Na prática, isso se traduz em perdas que chegam a cerca de 6% no acumulado deste ano para quem comprou o papel diretamente. No caso dos fundos, a categoria que mais concentra esses títulos, a dos renda fixa índices (ou 'fundos de inflação') perde, em média, 0,35% no ano até dia 10. Algumas carteiras, no entanto, chegam a prejuízos de 4% - ou mais em casos isolados, conforme dados da Associação Brasileira das Entidades dos Mercados Financeiro e de Capitais (Anbima).
Vale lembrar que, no passado, esses papéis tiveram altos rendimentos, que sustentam os ganhos nos últimos 12 meses. No caso dos títulos mais longos comprados diretamente, a alta nesse período ainda é de cerca de 20%. Nos fundos, o ganho médio é de 14,6%.
Esses altos e baixos são típicos de aplicações mais voláteis, ou seja, mais suscetíveis a movimentos bruscos e menos previsíveis, algo com o que os investidores aqui ainda não se acostumaram na renda fixa. Os saques nos primeiros dez dias do mês alcançaram cerca de R$ 3,3 bilhões, o que, para alguns gestores, acentuou a volatilidade. "Quando os investidores pedem resgate, os gestores tem de ir ao mercado vender o papel e isso acaba contribuindo para reduzir o preço", afirma Ronaldo Patah, superintendente de renda fixa da Itaú Asset Management.
Para Damont Carvalho, da Claritas, o mercado ainda está tentando se adaptar à maneira de o BC se comunicar, o que motiva em grande parte o sobe e desce dos juros futuros. "Há muito ruído. Isso aumenta a volatilidade e leva muita gente até a reduzir posições." Até que esses ruídos diminuam, diz, a tendência é que as oscilações continuem ao sabor de interpretações.

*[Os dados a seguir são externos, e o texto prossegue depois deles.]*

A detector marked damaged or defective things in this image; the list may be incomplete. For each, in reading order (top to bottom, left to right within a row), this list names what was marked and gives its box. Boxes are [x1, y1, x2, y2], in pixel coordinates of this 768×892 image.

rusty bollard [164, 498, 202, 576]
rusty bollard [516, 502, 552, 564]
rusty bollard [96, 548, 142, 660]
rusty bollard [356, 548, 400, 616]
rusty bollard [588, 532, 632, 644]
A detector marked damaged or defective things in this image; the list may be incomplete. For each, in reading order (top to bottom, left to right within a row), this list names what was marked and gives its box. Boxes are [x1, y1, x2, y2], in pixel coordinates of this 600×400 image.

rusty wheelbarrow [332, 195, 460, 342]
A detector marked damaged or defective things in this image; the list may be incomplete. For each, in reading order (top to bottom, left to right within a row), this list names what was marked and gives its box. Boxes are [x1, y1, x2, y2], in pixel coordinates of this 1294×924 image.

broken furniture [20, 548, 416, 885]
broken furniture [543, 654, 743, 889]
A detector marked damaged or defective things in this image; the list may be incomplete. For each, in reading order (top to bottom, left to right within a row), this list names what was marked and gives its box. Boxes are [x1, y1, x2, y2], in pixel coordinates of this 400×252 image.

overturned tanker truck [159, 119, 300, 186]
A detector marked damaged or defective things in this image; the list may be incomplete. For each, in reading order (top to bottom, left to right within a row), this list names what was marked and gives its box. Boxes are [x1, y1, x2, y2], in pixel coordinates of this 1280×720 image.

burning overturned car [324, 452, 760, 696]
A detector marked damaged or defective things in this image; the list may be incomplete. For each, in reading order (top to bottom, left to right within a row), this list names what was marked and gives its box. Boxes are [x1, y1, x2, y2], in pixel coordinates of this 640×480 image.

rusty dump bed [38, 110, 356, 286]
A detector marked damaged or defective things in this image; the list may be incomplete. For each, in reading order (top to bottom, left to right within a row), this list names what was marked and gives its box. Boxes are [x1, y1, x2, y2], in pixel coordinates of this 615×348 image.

E no curto e médio prazos, o ritmo das oscilações vai continuar? Para o diretor de renda fixa e multimercados da Bradesco Asset Management, Reinaldo Le Grazie, a tendência é que o mercado se acalme. "Considerando tudo que aconteceu esses dias, nas próximas semanas as condições estão dadas para normalizar esse mercado. Acho que o BC não vai perder a oportunidade de administrar esse processo", disse o executivo. Vale lembrar que hoje sai a decisão do Comitê de Política Monetária (Copom). Para Le Grazie, o movimento de volta das NTN-Bs também foi de certa forma natural. "Essas coisas acontecem de tempos em tempos. Vimos um fechamento de taxa de juros fenomenal, esses papéis andaram muito no ano passado."
Para Patah, do Itaú, as sinalizações de que o juro subirá hoje aumentaram nos últimos dias, o que ele considera positivo para conter a volatilidade no curto prazo. Mais para frente, porém, ele acredita que novas fontes de estresse podem surgir. "Esse 1 ou 1,5 ponto de alta poderá não ser o suficiente pra segurar essa inflação e, eventualmente, vai ter que subir de novo em 2014." Isso, avalia, faz com que a curva de juros não tenha motivos para cair, o que não beneficia os papéis. Segundo ele, saber se é hora de sair deste tipo de investimento depende muito de cada caso ou objetivo específico, mas o que a instituição tem recomendado é que não se adote uma superexposição à estratégia com papéis de inflação. "É para ser uma diversificação, mas a decisão sempre depende do perfil de cada um."